» What is required:
Scan the entries below and return each line that contains "slowly".

== Segment start ==

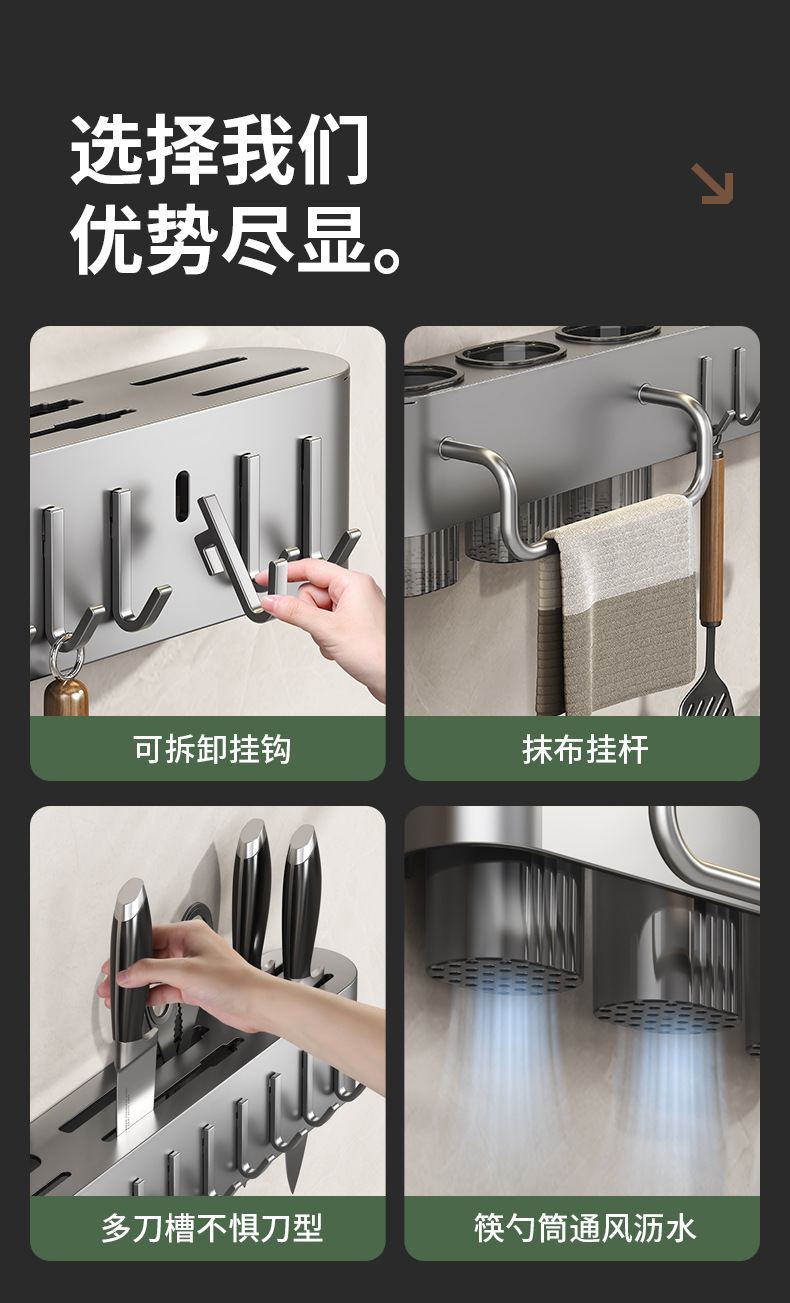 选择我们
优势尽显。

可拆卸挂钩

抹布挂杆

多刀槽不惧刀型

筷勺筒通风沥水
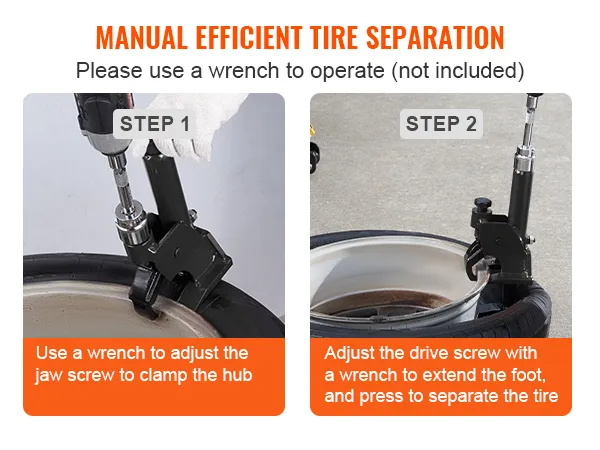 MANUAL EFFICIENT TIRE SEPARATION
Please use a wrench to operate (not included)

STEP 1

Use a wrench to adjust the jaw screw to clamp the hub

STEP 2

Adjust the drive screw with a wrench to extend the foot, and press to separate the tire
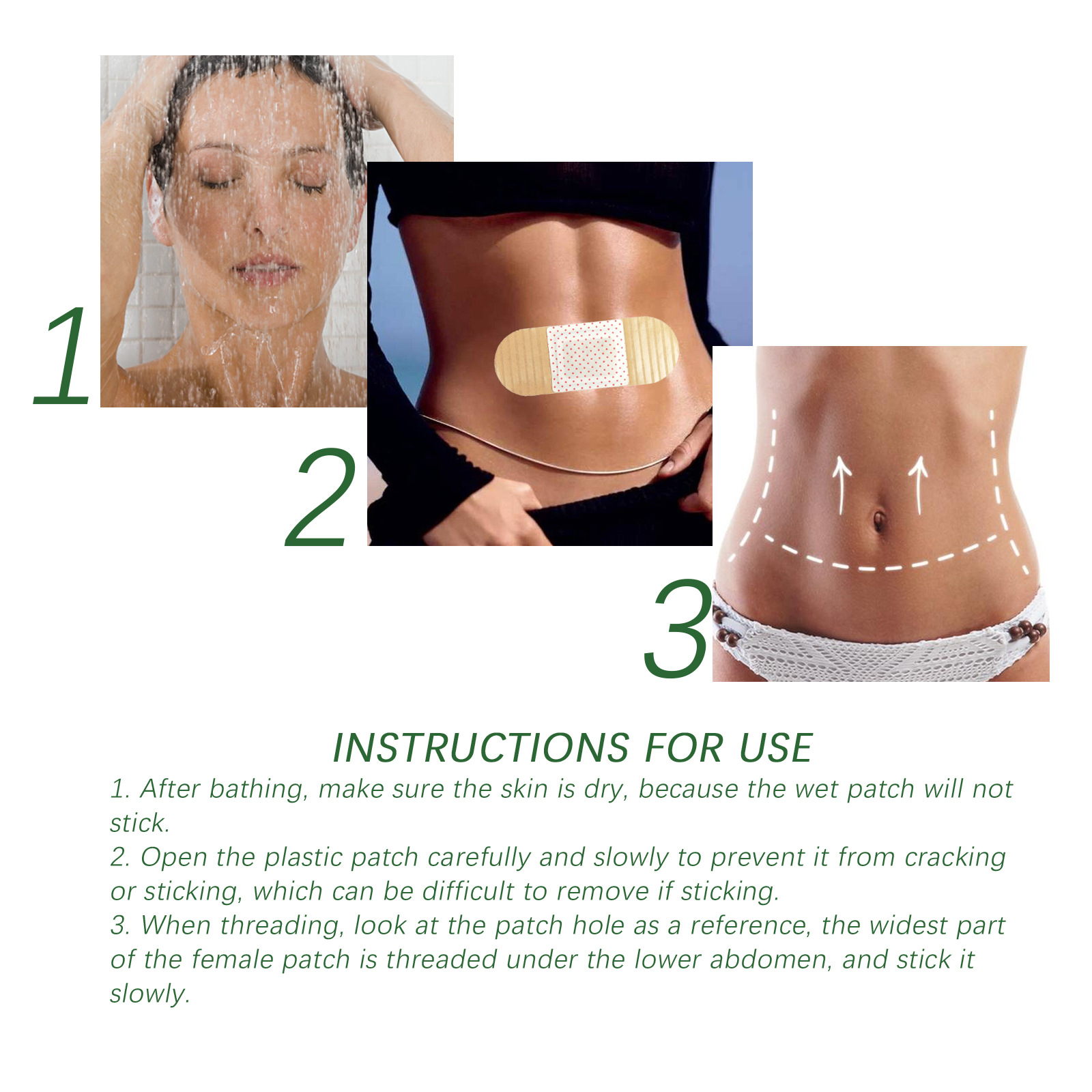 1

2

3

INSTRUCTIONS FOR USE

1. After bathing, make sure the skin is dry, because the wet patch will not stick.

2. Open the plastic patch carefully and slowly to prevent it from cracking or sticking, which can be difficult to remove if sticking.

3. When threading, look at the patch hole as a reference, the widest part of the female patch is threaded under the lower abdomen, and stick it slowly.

== Segment end ==

» Result for this task:
2. Open the plastic patch carefully and slowly to prevent it from cracking or sticking, which can be difficult to remove if sticking.
3. When threading, look at the patch hole as a reference, the widest part of the female patch is threaded under the lower abdomen, and stick it slowly.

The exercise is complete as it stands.